IS26-mediated amplification of blaOXA-1 and blaCTX-M-15 with concurrent outer membrane porin disruption associated with de novo carbapenem resistance in a recurrent bacteraemia cohort

Background: Approximately half of clinical carbapenem-resistant Enterobacterales (CRE) isolates lack carbapenem-hydrolysing enzymes and develop carbapenem resistance through alternative mechanisms. Objectives: To elucidate development of carbapenem resistance mechanisms from clonal, recurrent ESBL-positive Enterobacterales (ESBL-E) bacteraemia isolates in a vulnerable patient population. Methods: This study investigated a cohort of ESBL-E bacteraemia cases in Houston, TX, USA. Oxford Nanopore Technologies long-read and Illumina short-read sequencing data were used for comparative genomic analysis. Serial passaging experiments were performed on a set of clinical ST131 Escherichia coli isolates to recapitulate in vivo observations. Quantitative PCR (q PCR) and qRT-PCR were used to determine copy number and transcript levels of beta-lactamase genes, respectively.

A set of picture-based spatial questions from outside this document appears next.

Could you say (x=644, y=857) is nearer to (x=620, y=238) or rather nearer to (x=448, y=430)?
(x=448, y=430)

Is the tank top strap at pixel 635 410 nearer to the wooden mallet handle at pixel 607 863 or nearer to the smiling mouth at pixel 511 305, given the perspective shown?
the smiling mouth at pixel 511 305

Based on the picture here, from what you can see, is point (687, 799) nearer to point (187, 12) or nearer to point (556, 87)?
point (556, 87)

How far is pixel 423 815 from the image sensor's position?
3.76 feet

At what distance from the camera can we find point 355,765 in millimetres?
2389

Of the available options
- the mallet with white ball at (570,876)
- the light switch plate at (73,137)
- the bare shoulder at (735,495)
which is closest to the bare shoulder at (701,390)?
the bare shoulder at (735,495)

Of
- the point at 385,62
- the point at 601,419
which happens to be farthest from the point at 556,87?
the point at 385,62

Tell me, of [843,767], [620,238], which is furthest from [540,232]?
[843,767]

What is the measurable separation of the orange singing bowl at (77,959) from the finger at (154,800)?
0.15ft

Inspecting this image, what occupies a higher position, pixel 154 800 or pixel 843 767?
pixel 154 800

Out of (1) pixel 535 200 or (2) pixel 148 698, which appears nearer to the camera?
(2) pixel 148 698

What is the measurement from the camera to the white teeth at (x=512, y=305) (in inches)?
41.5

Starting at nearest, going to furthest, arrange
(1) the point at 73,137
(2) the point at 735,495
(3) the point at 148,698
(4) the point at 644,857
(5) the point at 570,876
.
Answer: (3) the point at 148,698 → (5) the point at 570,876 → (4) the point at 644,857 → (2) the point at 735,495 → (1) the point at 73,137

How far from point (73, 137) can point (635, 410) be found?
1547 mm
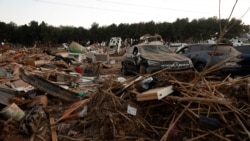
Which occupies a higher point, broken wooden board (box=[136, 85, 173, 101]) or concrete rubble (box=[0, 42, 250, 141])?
broken wooden board (box=[136, 85, 173, 101])

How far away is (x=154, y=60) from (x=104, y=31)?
2267 inches

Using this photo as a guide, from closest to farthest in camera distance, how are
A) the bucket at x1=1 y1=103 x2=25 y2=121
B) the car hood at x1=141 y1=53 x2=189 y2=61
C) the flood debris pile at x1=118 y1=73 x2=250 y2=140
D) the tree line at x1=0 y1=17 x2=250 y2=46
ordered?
the flood debris pile at x1=118 y1=73 x2=250 y2=140, the bucket at x1=1 y1=103 x2=25 y2=121, the car hood at x1=141 y1=53 x2=189 y2=61, the tree line at x1=0 y1=17 x2=250 y2=46

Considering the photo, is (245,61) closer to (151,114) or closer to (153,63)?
(153,63)

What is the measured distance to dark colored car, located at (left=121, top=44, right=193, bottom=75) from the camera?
10586 millimetres

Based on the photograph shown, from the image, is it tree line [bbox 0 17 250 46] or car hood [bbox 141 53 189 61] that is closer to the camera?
car hood [bbox 141 53 189 61]

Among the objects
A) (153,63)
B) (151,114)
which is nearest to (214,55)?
(153,63)

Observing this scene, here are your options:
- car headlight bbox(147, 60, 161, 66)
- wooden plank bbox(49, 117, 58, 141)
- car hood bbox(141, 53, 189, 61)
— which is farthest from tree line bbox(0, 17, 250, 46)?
wooden plank bbox(49, 117, 58, 141)

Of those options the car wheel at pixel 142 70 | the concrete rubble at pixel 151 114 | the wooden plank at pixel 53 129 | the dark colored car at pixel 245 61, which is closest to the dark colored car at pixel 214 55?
the dark colored car at pixel 245 61

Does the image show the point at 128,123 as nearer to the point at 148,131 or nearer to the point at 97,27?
the point at 148,131

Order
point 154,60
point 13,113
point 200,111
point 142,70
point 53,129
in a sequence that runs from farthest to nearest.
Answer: point 142,70 → point 154,60 → point 13,113 → point 53,129 → point 200,111

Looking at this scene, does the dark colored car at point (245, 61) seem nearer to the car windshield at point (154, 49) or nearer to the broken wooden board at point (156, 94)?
the car windshield at point (154, 49)

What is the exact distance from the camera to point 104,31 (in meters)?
67.2

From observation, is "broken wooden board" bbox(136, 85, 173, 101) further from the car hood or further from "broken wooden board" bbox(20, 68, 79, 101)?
the car hood

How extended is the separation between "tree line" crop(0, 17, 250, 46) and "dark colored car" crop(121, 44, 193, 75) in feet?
168
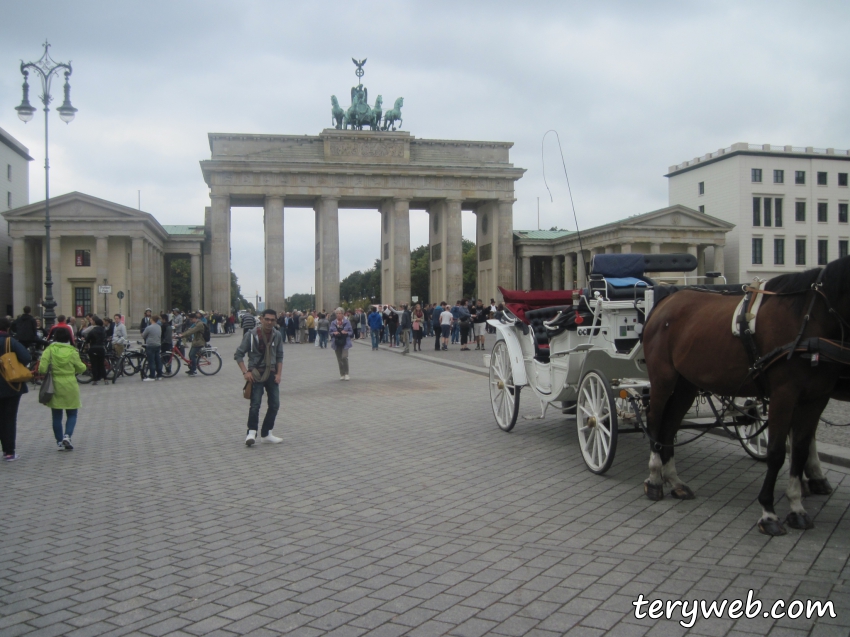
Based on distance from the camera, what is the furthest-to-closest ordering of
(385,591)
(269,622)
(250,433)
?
(250,433) → (385,591) → (269,622)

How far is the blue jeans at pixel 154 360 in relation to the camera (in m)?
19.9

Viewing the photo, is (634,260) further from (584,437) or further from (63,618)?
(63,618)

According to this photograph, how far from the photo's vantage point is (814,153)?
69.9 meters

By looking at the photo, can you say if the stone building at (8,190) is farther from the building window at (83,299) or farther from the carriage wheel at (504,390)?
the carriage wheel at (504,390)

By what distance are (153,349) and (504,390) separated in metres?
12.8

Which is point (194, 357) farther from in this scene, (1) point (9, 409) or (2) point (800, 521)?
(2) point (800, 521)

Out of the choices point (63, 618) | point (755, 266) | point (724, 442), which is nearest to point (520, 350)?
point (724, 442)

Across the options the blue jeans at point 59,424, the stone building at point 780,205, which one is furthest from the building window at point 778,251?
the blue jeans at point 59,424

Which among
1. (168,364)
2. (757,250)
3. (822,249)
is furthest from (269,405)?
(822,249)

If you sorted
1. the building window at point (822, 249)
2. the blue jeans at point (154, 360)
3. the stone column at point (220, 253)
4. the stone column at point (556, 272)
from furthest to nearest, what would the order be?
the stone column at point (556, 272) → the building window at point (822, 249) → the stone column at point (220, 253) → the blue jeans at point (154, 360)

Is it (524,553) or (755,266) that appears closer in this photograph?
(524,553)

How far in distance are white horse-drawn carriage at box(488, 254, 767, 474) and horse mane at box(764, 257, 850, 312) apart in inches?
44.3

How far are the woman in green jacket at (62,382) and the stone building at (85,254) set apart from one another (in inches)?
2039

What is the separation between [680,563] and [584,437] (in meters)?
2.88
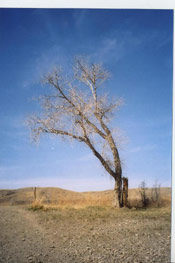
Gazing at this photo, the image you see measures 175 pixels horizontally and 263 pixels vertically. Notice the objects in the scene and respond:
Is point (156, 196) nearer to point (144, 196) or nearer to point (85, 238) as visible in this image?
point (144, 196)

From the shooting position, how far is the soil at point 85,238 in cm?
307

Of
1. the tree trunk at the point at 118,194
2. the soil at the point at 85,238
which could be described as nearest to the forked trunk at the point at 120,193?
the tree trunk at the point at 118,194

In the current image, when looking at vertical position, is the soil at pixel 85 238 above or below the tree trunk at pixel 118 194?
below

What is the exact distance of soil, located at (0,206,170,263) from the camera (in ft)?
10.1

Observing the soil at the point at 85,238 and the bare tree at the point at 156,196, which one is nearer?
the soil at the point at 85,238

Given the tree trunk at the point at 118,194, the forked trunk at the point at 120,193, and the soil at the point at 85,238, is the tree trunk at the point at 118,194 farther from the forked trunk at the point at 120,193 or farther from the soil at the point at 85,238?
the soil at the point at 85,238

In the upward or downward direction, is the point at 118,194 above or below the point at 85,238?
above

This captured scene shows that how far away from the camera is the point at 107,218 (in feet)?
Answer: 16.4

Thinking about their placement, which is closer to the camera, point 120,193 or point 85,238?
point 85,238

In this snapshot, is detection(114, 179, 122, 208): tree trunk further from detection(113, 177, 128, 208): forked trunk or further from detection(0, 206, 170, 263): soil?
detection(0, 206, 170, 263): soil

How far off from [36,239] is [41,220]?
118cm

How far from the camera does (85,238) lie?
374 centimetres

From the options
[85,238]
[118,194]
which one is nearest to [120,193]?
[118,194]
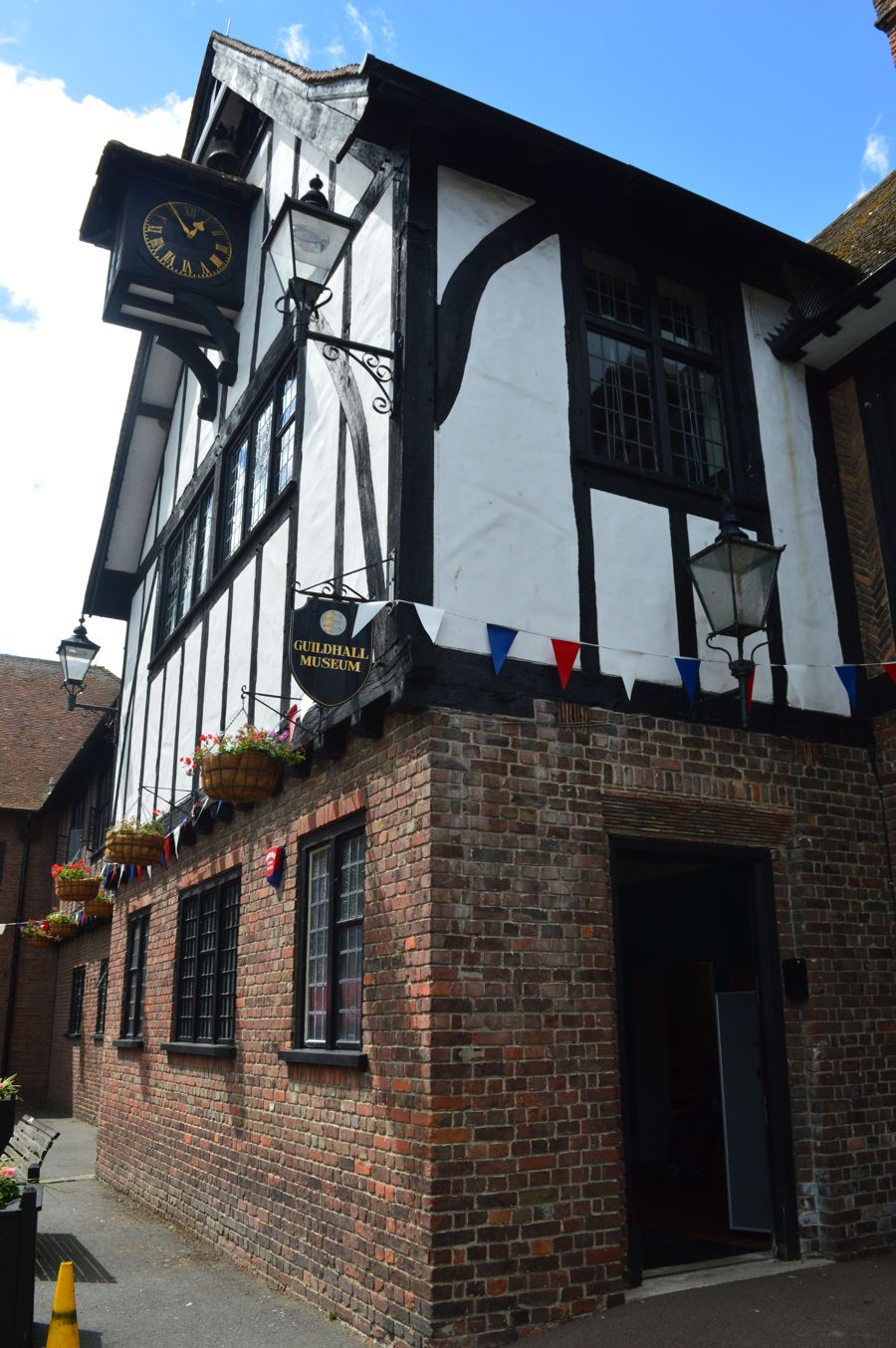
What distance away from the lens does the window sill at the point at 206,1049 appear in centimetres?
858

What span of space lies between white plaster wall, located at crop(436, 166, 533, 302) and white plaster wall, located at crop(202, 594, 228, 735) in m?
4.36

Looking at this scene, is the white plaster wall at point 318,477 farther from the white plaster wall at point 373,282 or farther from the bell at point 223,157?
the bell at point 223,157

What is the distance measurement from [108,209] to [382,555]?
21.8ft

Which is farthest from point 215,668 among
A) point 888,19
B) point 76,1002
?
point 76,1002

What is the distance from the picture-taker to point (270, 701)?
875cm

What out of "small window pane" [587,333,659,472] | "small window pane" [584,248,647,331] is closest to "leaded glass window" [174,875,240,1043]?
"small window pane" [587,333,659,472]

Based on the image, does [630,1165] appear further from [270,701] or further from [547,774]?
[270,701]

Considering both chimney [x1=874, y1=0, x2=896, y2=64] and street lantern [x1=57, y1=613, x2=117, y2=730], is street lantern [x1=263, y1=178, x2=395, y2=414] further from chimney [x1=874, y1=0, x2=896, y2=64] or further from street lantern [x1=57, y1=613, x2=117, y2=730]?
street lantern [x1=57, y1=613, x2=117, y2=730]

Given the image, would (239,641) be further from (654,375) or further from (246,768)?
(654,375)

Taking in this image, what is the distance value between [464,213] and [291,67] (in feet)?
11.1

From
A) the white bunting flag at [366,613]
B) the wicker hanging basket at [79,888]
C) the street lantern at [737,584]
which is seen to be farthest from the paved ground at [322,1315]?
the wicker hanging basket at [79,888]

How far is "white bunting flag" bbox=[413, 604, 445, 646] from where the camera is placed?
20.5 ft

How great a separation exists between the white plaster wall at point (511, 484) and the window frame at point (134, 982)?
732 centimetres

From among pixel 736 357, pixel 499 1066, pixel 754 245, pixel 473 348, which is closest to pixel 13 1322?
pixel 499 1066
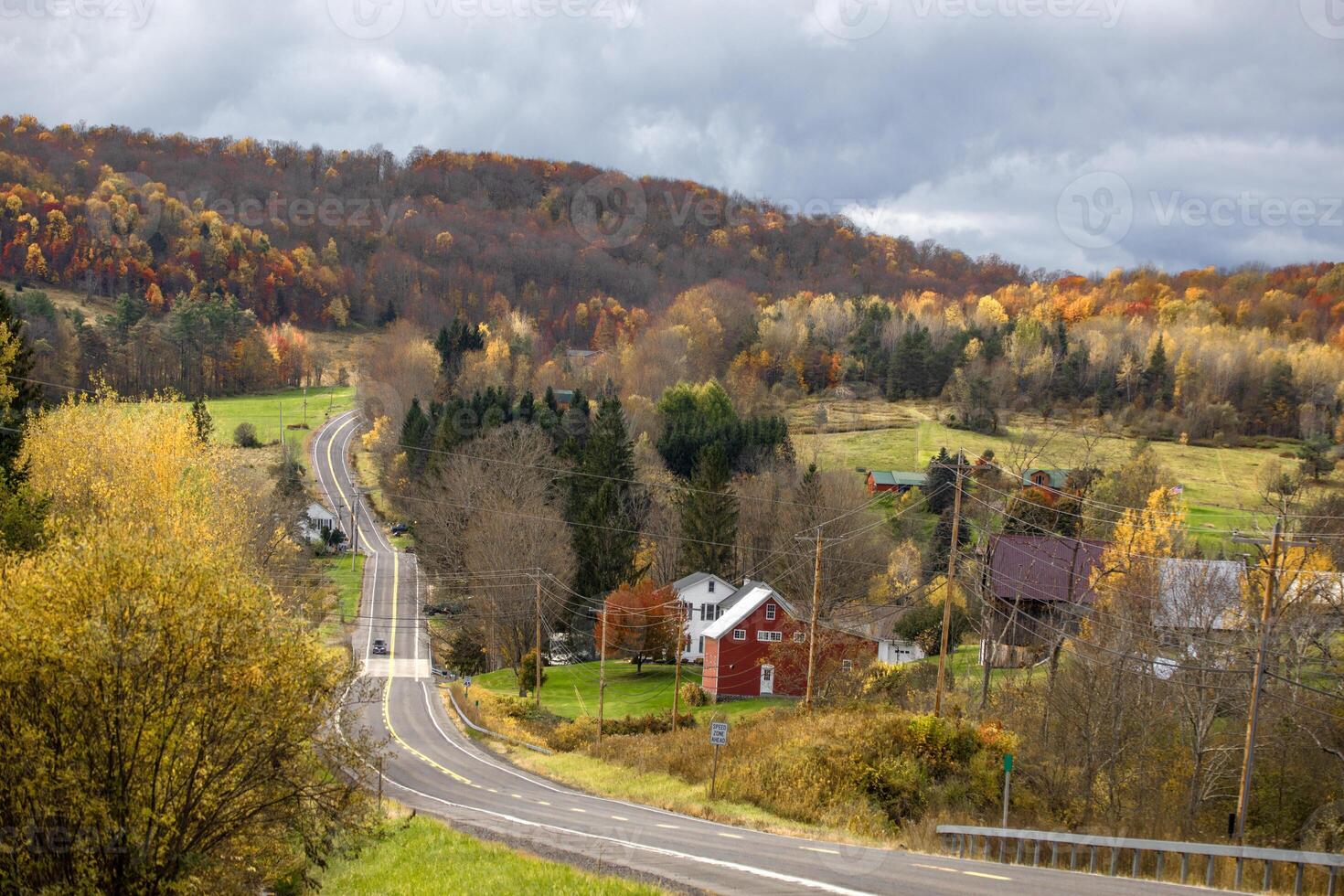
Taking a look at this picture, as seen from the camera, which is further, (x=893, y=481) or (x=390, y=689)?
(x=893, y=481)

Results: Non-carbapenemase-producing CRE (non-CP-CRE) clinical isolates emerged from an ESBL-E background through a concurrence of primarily IS26-mediated amplifications of bla(OXA-1) and bla(CTX-M-1) group genes coupled with porin inactivation. The discrete, modular translocatable units (TUs) that carried and amplified beta-lactamase genes mobilized intracellularly from a chromosomal, IS26-bound transposon and inserted within porin genes, thereby increasing beta-lactamase gene copy number and inactivating porins concurrently. The carbapenem resistance phenotype and TU-mediated beta-lactamase gene amplification were recapitulated by passaging a clinical ESBL-E isolate in the presence of ertapenem. Clinical non-CP-CRE isolates had stable carbapenem resistance phenotypes in the absence of ertapenem exposure. Conclusions: These data demonstrate IS26-mediated mechanisms underlying beta-lactamase gene amplification with concurrent outer membrane porin disruption driving emergence of clinical non-CP-CRE. Furthermore, these amplifications were stable in the absence of antimicrobial pressure. Long-read sequencing can be utilized to identify unique mobile genetic element mechanisms that drive antimicrobial resistance.

Automated summary

By analyzing genomic data and conducting serial passaging experiments on clinical ESBL-E isolates, this study revealed the IS26-mediated mechanisms of beta-lactamase gene amplification and outer membrane porin disruption driving the emergence of clinical non-CP-CRE. These amplifications were found to be stable in the absence of antimicrobial pressure, demonstrating the potential of long-read sequencing in identifying mobile genetic element mechanisms that contribute to antimicrobial resistance.